Книга Хайда скрывает правду. Экономика дарения всегда опирается на базовые системы поддержки, которые зависят — во всяком случае, в современном социуме — от рынка. А это включает в себя сферу, к которой принадлежит и Хайд, и всегда принадлежал я: академическое сообщество. Хайд считает, что наука относится к экономике дарения (как и образование в целом), поскольку ученым не оплачивают публикацию их работ. На самом деле деньги они получают: косвенно — от университетов, в виде предоставленной им занятости, надбавок или повышений, которые причитаются за академические успехи. Однако за кулисами всегда ведутся переговоры между престижем и чеканной монетой: чем известнее ученый, тем больше вероятность, что ему хорошо заплатят. А университеты, в свою очередь, получают прибыль от платы за обучение, грантов, налогов и прочих денежных средств, которые в конечном счете генерируются рынком.

Такие мистификации я постоянно видел в академических кругах, особенно когда аспиранты в моем институте пытались образовать профсоюз (поскольку их, как и представителей искусства, уже не раз поимели). Один профессор — у него был очень пафосный дом и еще один не менее помпезный — чуть ли не в обморок падал, когда заходила речь о деньгах в связи с научной работой. Деньги? Какие деньги? Деньги, какая пошлость! Суть была в том, что мы трудимся из любви к своему делу, а уж потом университет щедро вознаграждает нас на свое усмотрение. Ничего общего с рынком.

Таким образом, в искусстве — мире, наполненном профессионалами левых взглядов и неприбыльными организациями,— им и приходится как-то зарабатывать себе на жизнь. Статус, заработанный с помощью системы аттестаций, одним движением конвертируется в наличку. Писатель может ни копейки не получить со своего сборника стихов, чаще всего изданного некоммерческим издательством, но это повлияет на его профессиональный статус. Музей ничего не заплатит скульптору, но выставка позволит агенту поднять цену на работы. Гранты, премии, курсы, лекции, комиссионные — все это способы, которым учреждения отмывают для художников деньги, зачастую полученные от богатых спонсоров, заработавших эти средства не игрой в ладушки. Вам платят не за продажу, боже упаси, — только за то, что вы тот, кто есть, и делаете то, что делаете.

Ложное сознание, также известное как отрицание, постепенно превращается в лицемерие. Катрина Фрай — молодой фотограф, ставшая консультантом по влиянию, эффективности и планированию жизни для авторов из разных сфер искусства в Лос-Анджелесе. «Хватит бесить самих себя, — говорит она своим клиентам. — Хватит притворяться, что, создавая нечто коммерческое, вы продаете душу. Потому что вы в любом случае создаете нечто коммерческое». Режиссер Митчелл Джонсон (имя изменено) рассказал мне о ведущей платформе, на которой Голливуд ищет новые таланты: «В Сандэнсе (Некоммерческая организация, активно продвигающая работу независимых рассказчиков в кино и театре.) большинство — независимые люди, которые хотят стать зависимыми». Такая ситуация типична для мира искусства, где вопрос денег стоит крайне серьезно, особенно с учетом близкого соседства революционной риторики и небольших денежных кучек. «Важно поддерживать иллюзию, что это не бизнес, — как сказал один анонимный меценат в “Мне нравится ваша работа: искусство и этикет” (I Like Your Work: Art and Etiquette), брошюре инди-издательства Paper Monument, — и что ваши взаимоотношения существуют не для того, чтобы приносить пользу карьере». Как пишет голландский экономист Ханс Эббинг в книге «Почему художники бедны?» (Why Are Artists Poor?), художники вроде Энди Уорхола и Джеффа Кунса, задорно выставляющие напоказ свой интерес к деньгам, иллюстрируют общую изощренность: «Иронизируя о том, что лежит в основе искусства, сам его мир игриво подтверждает отрицание экономики».

**Выборка строк**:
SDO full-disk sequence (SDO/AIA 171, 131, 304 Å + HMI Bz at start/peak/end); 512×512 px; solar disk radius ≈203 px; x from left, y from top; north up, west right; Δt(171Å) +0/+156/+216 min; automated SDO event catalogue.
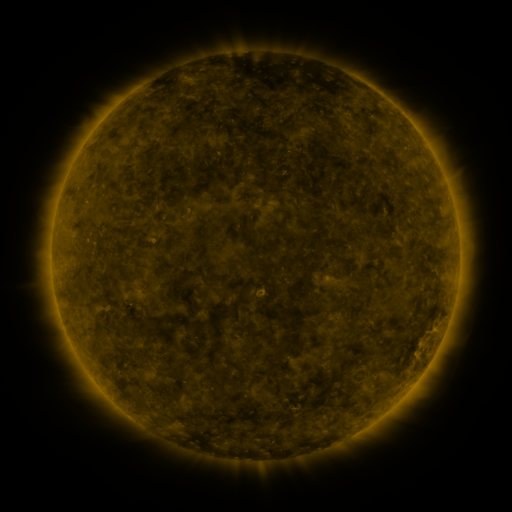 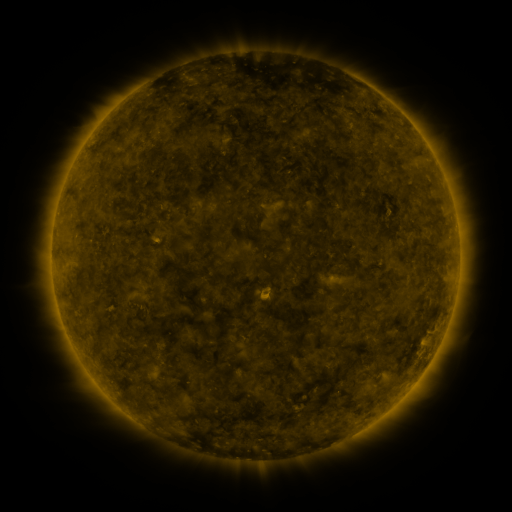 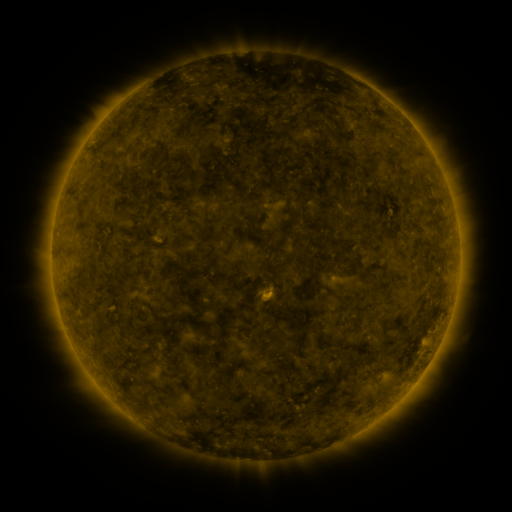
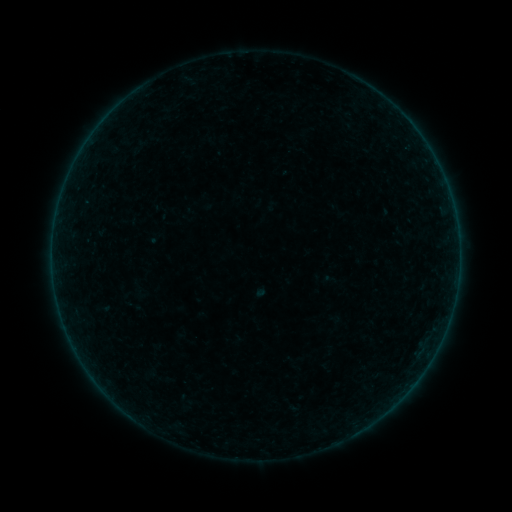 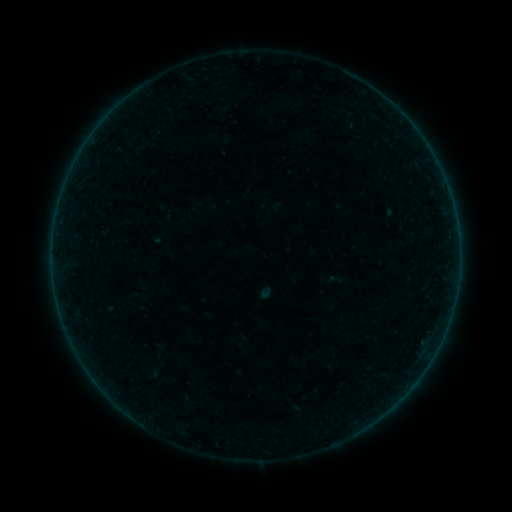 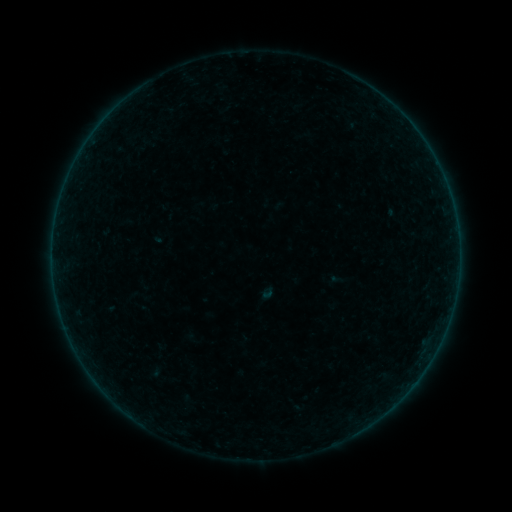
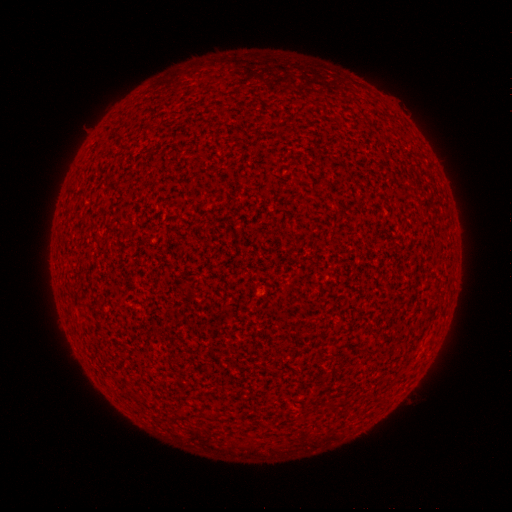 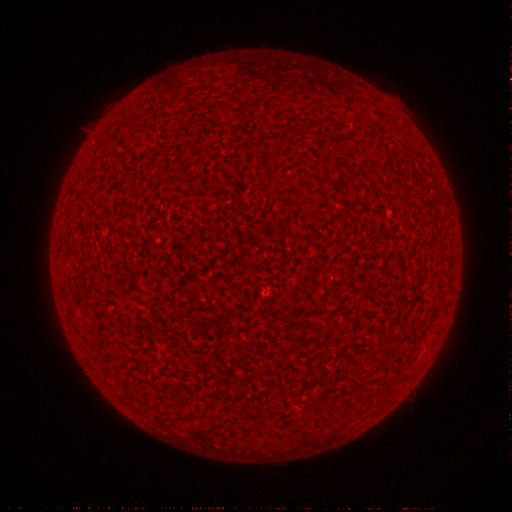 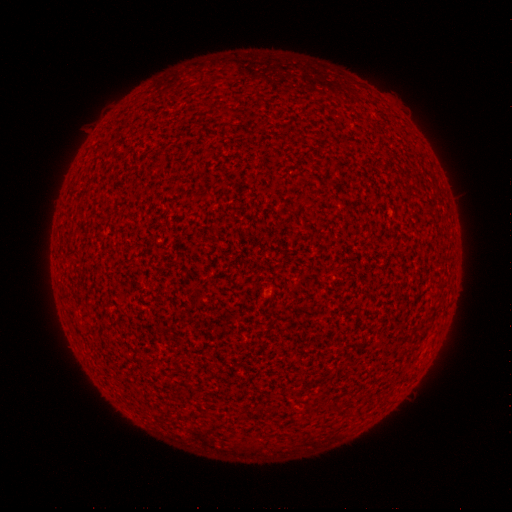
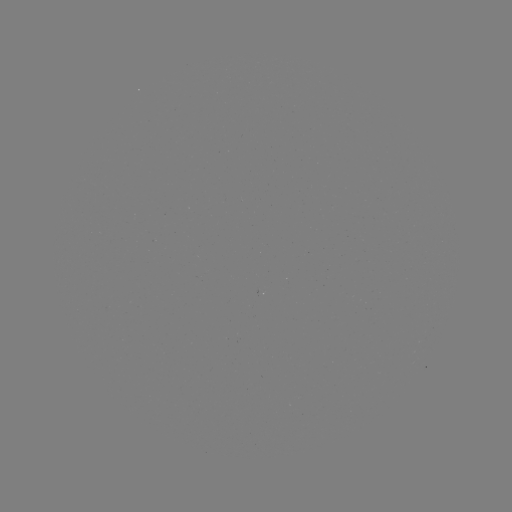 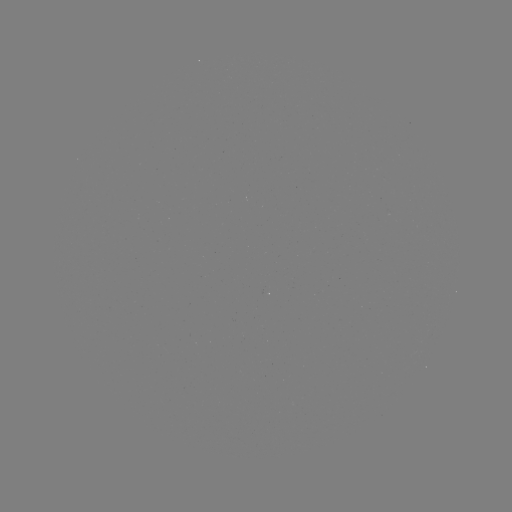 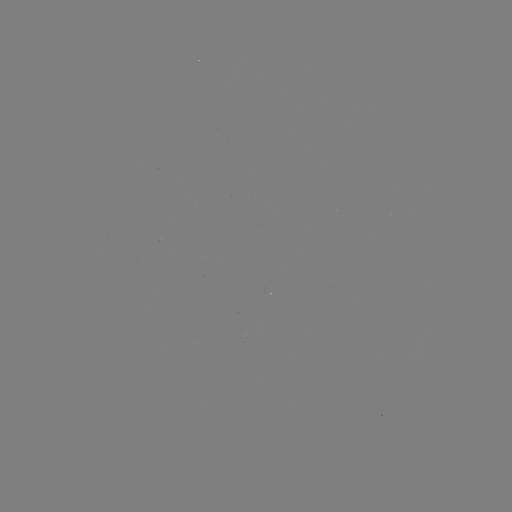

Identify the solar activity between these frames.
--
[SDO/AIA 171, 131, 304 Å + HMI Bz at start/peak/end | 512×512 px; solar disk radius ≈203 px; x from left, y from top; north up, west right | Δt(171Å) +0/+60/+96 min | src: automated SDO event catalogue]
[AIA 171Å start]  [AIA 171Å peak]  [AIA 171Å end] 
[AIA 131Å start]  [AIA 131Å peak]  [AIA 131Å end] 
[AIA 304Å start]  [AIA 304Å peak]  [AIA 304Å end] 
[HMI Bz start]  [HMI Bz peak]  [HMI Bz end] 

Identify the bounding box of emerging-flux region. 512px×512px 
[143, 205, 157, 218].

**Что сделать**: Пожалуйста, извлеките из текста об искусстве и деньгах отрывок от слов «Книга Хайда скрывает» до слов «счете генерируются рынком.» включительно, без изменений.

**Образец ответа**:
Книга Хайда скрывает правду. Экономика дарения всегда опирается на базовые системы поддержки, которые зависят — во всяком случае, в современном социуме — от рынка. А это включает в себя сферу, к которой принадлежит и Хайд, и всегда принадлежал я: академическое сообщество. Хайд считает, что наука относится к экономике дарения (как и образование в целом), поскольку ученым не оплачивают публикацию их работ. На самом деле деньги они получают: косвенно — от университетов, в виде предоставленной им занятости, надбавок или повышений, которые причитаются за академические успехи. Однако за кулисами всегда ведутся переговоры между престижем и чеканной монетой: чем известнее ученый, тем больше вероятность, что ему хорошо заплатят. А университеты, в свою очередь, получают прибыль от платы за обучение, грантов, налогов и прочих денежных средств, которые в конечном счете генерируются рынком.